Reproduce each of the records below word for word, without altering any wording, number, or punctuation.

* begin PROVIDED DATA *

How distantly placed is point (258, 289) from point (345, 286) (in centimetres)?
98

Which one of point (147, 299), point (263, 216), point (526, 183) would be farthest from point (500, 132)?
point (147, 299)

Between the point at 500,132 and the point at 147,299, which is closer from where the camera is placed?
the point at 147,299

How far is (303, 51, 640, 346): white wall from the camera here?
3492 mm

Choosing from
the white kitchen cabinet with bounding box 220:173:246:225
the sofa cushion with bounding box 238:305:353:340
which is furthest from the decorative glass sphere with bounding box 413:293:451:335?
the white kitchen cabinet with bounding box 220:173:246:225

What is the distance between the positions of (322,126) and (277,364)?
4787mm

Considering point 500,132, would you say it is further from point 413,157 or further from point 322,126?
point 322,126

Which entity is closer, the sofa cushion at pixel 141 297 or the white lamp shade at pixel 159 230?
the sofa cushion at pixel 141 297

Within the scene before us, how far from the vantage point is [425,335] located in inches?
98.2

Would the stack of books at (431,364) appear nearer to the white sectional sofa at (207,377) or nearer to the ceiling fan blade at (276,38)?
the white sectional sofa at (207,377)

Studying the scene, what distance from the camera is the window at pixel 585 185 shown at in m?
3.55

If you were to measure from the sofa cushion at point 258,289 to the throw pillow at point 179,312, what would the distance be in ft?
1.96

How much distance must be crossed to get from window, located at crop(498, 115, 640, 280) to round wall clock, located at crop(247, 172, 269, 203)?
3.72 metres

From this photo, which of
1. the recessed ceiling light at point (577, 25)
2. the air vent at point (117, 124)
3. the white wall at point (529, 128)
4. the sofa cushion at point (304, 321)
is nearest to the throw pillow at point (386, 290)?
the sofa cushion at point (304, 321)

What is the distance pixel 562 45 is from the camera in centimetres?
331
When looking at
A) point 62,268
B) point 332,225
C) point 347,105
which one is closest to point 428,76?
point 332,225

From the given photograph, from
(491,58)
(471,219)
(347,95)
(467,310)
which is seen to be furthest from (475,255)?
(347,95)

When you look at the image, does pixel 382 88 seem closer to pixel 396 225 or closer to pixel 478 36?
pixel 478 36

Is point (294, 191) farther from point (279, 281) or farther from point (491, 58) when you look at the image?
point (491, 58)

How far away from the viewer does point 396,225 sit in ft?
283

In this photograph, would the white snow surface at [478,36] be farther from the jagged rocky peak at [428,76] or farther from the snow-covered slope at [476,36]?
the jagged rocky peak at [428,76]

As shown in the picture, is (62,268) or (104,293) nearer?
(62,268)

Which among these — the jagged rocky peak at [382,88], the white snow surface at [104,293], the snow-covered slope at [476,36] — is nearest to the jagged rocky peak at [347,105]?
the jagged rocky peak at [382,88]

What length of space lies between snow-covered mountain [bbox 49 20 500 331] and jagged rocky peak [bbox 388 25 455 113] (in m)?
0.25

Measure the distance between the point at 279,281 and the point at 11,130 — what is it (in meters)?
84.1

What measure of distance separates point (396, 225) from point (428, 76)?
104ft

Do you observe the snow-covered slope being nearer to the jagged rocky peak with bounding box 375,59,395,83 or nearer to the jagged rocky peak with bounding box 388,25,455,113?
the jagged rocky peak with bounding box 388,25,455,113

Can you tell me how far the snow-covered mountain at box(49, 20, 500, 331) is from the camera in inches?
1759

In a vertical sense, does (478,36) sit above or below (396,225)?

* end PROVIDED DATA *

## TASK OUTPUT
How distantly placed is point (258, 289) from point (345, 286) (in centimetres)?
98

Which one of point (147, 299), point (263, 216), point (526, 183) would be farthest from point (500, 132)?
point (147, 299)

Between the point at 500,132 and the point at 147,299, which is closer from where the camera is placed?
the point at 147,299

How far is (303, 51, 640, 346): white wall from the camera here?
3492 mm

Choosing from
the white kitchen cabinet with bounding box 220:173:246:225
the sofa cushion with bounding box 238:305:353:340
which is furthest from the decorative glass sphere with bounding box 413:293:451:335?
the white kitchen cabinet with bounding box 220:173:246:225

What is the distance between the positions of (322,126) and (277,364)?
4787mm

Considering point 500,132, would you say it is further from point 413,157 or further from point 322,126?
point 322,126

Which entity is closer, the sofa cushion at pixel 141 297 or the white lamp shade at pixel 159 230?
the sofa cushion at pixel 141 297

Within the scene before us, how far from the vantage point is [425,335] located in inches?
98.2

Would the stack of books at (431,364) appear nearer to the white sectional sofa at (207,377) or nearer to the ceiling fan blade at (276,38)?
the white sectional sofa at (207,377)

Studying the scene, what distance from the camera is the window at pixel 585 185 shown at in m?
3.55

If you were to measure from the sofa cushion at point 258,289 to the throw pillow at point 179,312, what would the distance be in ft?
1.96

How much distance must be crossed to get from window, located at crop(498, 115, 640, 280) to round wall clock, located at crop(247, 172, 269, 203)?
3.72 metres

From this photo, which of
1. the recessed ceiling light at point (577, 25)
2. the air vent at point (117, 124)
3. the white wall at point (529, 128)
4. the sofa cushion at point (304, 321)
is nearest to the throw pillow at point (386, 290)?
the sofa cushion at point (304, 321)

What is the distance pixel 562 45 is from the camera in centimetres?
331
When looking at
A) point 62,268
B) point 332,225
C) point 347,105
which one is closest to point 428,76?
point 332,225

From the given photograph, from
(491,58)
(471,219)
(347,95)
(467,310)
which is seen to be furthest from (475,255)?
(347,95)

When you look at the image, does pixel 382 88 seem closer to pixel 396 225 or closer to pixel 478 36?
pixel 478 36

Is point (294, 191) farther from point (279, 281) or farther from point (491, 58) when you look at the image?
point (491, 58)

How far away from the viewer does point 396,225 sit in ft?
283

In this photograph, would the white snow surface at [478,36] be farther from the jagged rocky peak at [428,76] or farther from the snow-covered slope at [476,36]?
the jagged rocky peak at [428,76]

As shown in the picture, is (62,268) or (104,293) nearer?
(62,268)

Which among these — the jagged rocky peak at [382,88], the white snow surface at [104,293], the snow-covered slope at [476,36] — is nearest to the jagged rocky peak at [347,105]?
the jagged rocky peak at [382,88]

What length of space lies between snow-covered mountain [bbox 49 20 500 331] and jagged rocky peak [bbox 388 25 455 113] (in m)?
0.25

Measure the distance between the point at 279,281 and the point at 11,130 — what is it (in meters)?
84.1

What measure of distance separates point (396, 225) from point (428, 76)?
104ft

Do you observe the snow-covered slope being nearer to the jagged rocky peak with bounding box 375,59,395,83 or nearer to the jagged rocky peak with bounding box 388,25,455,113?
the jagged rocky peak with bounding box 388,25,455,113

Can you tell me how far the snow-covered mountain at box(49, 20, 500, 331) is from the camera in inches?
1759

In a vertical sense, does (478,36) sit above or below (396,225)?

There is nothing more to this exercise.